Article Preview
Top1. Introduction And Background
Data mining is a subfield of computer science which finds the valuable hidden information in the data. It is the investigations of data for hidden information and the use of software techniques for discovering patterns, regularities and relationships in datasets. It involves methods at the intersection of database systems and mathematics (Aggarwal, 2014). Partitioning the input dataset into meaningful groups is one of the fundamental data analysis concepts of understanding and learning the valuable information. Clustering and classification are the two important concepts in data analysis to extract the useful covered information from the dataset. Clustering is one of the unsupervised machine learning technique and it is defined as the process of identifying the similar groups of data of a dataset. When groups are formed in clustering process, it should be externally isolated and internally interconnected (i.e.) degree of homogeneity within clusters should be high and degree of heterogeneity between clusters also should be high (Han et al., 2011; Kharat et al., 2018; Witten et al., 2016). The key challenge in the data analysis is to categorize patterns or useful hidden knowledge into a set of meaningful groups without the knowledge of class labels (Larose & Larose, 2014). Since the decades, cluster analysis has contributed a vital role in numerous fields such include Artificial Intelligence, Machine Vision and Machine Learning, pattern Recognition, Image Processing etc. (Aggarwal, 2014; Celebi, 2014; Celebi & Aydin, 2016).
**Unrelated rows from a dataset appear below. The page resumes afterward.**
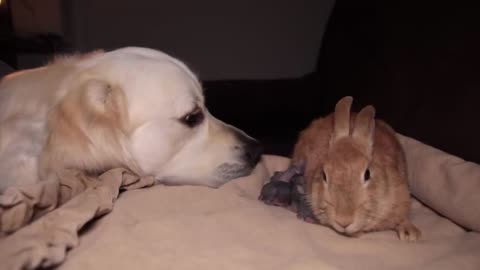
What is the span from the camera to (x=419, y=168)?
52.6 inches

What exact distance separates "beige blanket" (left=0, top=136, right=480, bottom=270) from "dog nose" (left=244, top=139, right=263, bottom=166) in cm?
17

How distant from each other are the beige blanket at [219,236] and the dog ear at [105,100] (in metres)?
0.14

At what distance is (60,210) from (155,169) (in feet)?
1.35

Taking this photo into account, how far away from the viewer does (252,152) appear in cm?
141

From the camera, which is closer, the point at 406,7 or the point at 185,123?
the point at 185,123

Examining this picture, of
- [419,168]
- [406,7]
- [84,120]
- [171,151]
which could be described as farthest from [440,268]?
[406,7]

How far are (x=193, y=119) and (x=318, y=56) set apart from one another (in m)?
1.15

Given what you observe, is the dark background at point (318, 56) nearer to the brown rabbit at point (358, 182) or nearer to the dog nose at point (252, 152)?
the brown rabbit at point (358, 182)

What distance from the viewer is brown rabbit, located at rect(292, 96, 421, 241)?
107 centimetres

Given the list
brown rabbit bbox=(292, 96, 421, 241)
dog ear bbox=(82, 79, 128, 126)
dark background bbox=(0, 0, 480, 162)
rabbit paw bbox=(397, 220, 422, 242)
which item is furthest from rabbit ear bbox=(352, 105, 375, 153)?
dog ear bbox=(82, 79, 128, 126)

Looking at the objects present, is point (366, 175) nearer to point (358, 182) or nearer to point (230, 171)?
point (358, 182)

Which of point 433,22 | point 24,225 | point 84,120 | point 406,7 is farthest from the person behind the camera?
point 406,7

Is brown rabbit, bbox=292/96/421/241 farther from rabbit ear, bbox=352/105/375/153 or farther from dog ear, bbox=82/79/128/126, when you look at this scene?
dog ear, bbox=82/79/128/126

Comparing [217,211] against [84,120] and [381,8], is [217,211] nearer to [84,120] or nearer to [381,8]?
[84,120]
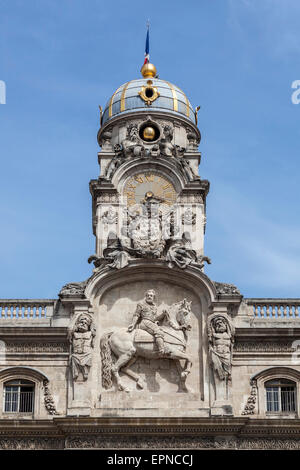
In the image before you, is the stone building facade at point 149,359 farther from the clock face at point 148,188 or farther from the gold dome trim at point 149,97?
the gold dome trim at point 149,97

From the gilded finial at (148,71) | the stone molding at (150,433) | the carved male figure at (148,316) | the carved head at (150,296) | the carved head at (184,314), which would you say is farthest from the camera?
the gilded finial at (148,71)

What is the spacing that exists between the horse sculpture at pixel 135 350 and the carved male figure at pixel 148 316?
182 mm

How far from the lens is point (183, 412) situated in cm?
3244

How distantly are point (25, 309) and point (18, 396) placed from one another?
3138 millimetres

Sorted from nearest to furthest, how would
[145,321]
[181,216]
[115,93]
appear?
1. [145,321]
2. [181,216]
3. [115,93]

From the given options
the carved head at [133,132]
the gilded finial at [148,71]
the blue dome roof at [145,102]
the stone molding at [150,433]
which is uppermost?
the gilded finial at [148,71]

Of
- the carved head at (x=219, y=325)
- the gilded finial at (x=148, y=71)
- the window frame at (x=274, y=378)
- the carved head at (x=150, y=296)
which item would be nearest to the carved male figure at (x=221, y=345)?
the carved head at (x=219, y=325)

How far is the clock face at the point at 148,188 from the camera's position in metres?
37.2

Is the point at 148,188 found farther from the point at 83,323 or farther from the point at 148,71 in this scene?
the point at 148,71

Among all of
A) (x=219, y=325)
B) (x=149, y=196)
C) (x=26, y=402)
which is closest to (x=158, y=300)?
(x=219, y=325)

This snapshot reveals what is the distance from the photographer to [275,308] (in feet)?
114

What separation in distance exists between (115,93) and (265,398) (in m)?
15.6

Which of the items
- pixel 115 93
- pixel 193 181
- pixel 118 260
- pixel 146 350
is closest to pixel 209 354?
pixel 146 350

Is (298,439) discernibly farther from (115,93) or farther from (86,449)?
(115,93)
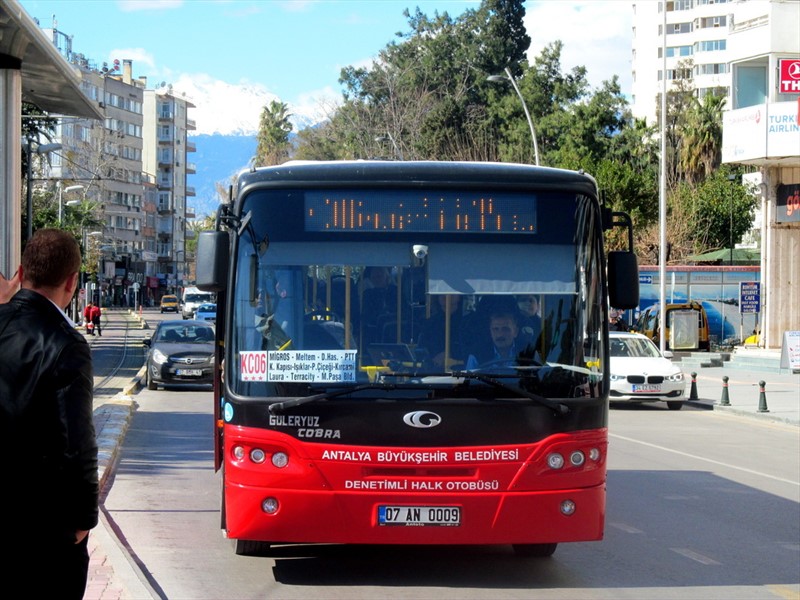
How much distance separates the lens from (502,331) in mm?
7535

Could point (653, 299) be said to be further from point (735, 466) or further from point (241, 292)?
point (241, 292)

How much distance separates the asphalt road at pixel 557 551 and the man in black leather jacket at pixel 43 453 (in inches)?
139

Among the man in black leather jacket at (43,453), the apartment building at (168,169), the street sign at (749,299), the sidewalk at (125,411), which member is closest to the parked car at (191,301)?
the sidewalk at (125,411)

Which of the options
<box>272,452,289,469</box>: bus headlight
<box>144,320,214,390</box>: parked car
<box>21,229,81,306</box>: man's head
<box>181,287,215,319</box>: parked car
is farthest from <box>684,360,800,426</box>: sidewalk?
<box>181,287,215,319</box>: parked car

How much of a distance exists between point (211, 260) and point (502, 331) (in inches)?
74.3

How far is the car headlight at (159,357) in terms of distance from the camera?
26.2m

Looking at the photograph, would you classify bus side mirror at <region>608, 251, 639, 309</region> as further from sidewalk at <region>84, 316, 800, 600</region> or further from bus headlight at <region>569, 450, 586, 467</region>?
sidewalk at <region>84, 316, 800, 600</region>

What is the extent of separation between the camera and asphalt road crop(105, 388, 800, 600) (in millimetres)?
7676

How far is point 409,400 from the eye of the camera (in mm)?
7336

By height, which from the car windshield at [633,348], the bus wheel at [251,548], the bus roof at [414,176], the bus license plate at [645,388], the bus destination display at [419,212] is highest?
the bus roof at [414,176]

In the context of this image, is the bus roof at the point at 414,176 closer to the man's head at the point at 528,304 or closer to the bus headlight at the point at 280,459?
the man's head at the point at 528,304

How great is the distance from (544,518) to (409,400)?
1102 millimetres

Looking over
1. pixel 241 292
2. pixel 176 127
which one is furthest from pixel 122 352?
pixel 176 127

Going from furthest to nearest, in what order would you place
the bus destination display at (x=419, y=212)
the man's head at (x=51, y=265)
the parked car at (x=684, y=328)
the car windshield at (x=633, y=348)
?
the parked car at (x=684, y=328) → the car windshield at (x=633, y=348) → the bus destination display at (x=419, y=212) → the man's head at (x=51, y=265)
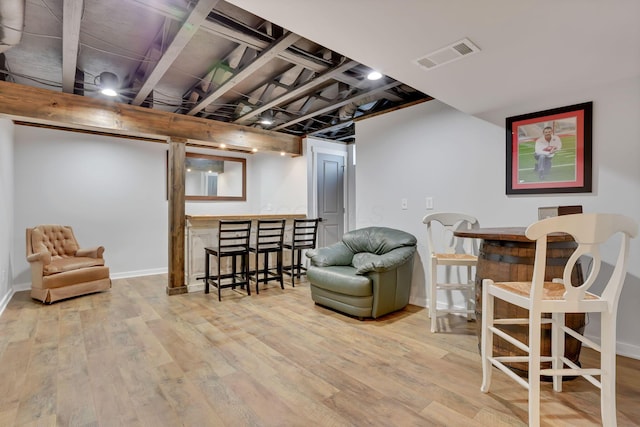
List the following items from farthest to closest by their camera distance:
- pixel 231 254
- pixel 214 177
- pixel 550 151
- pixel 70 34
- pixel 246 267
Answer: pixel 214 177 < pixel 246 267 < pixel 231 254 < pixel 550 151 < pixel 70 34

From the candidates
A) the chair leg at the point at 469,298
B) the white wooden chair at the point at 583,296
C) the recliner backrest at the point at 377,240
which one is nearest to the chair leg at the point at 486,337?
the white wooden chair at the point at 583,296

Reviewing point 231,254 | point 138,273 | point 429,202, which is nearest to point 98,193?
point 138,273

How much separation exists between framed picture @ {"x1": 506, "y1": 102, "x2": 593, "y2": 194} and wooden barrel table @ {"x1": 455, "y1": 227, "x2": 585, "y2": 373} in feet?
2.97

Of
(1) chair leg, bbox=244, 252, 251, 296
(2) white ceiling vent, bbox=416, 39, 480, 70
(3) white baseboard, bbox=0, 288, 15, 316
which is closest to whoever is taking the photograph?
(2) white ceiling vent, bbox=416, 39, 480, 70

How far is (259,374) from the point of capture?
2.05m

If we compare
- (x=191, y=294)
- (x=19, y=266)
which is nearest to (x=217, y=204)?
(x=191, y=294)

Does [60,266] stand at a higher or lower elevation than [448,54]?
lower

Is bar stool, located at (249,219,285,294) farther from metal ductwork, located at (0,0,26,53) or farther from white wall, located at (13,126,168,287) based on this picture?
metal ductwork, located at (0,0,26,53)

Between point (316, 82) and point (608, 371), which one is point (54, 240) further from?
point (608, 371)

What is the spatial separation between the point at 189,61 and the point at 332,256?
254 centimetres

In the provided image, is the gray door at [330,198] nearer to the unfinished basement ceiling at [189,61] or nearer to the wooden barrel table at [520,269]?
the unfinished basement ceiling at [189,61]

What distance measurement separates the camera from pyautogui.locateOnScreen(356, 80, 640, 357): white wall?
90.4 inches

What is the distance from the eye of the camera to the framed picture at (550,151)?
8.04 feet

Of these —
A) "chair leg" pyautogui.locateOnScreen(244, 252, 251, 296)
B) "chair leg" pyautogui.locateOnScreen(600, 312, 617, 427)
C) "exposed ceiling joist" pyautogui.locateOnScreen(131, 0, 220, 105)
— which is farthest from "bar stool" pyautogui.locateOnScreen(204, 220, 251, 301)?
"chair leg" pyautogui.locateOnScreen(600, 312, 617, 427)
Unmasking outliers in a particular dataset are a pertinent problem in the data mining area. Outlier mining is the process of distinguishing ambient events, irregular or divergent elements, sudden changes in system generated data and exceptions (Camposet al., 2016; Roopa et al., 2020). Outlier analysis is an important data mining issue in knowledge extraction. Clustering based outlier unmasking is one of the best approaches to detect and eliminating such irregular or divergent data elements (Hodge & Austin, 2004). Classical clustering techniques are found inaccurate when data size increases (Nikbakht & Mirvaziri, 2015). Many researchers stated that the clustering performance of the classical clustering techniques can be increased with the help of nature inspired Metaheuristics.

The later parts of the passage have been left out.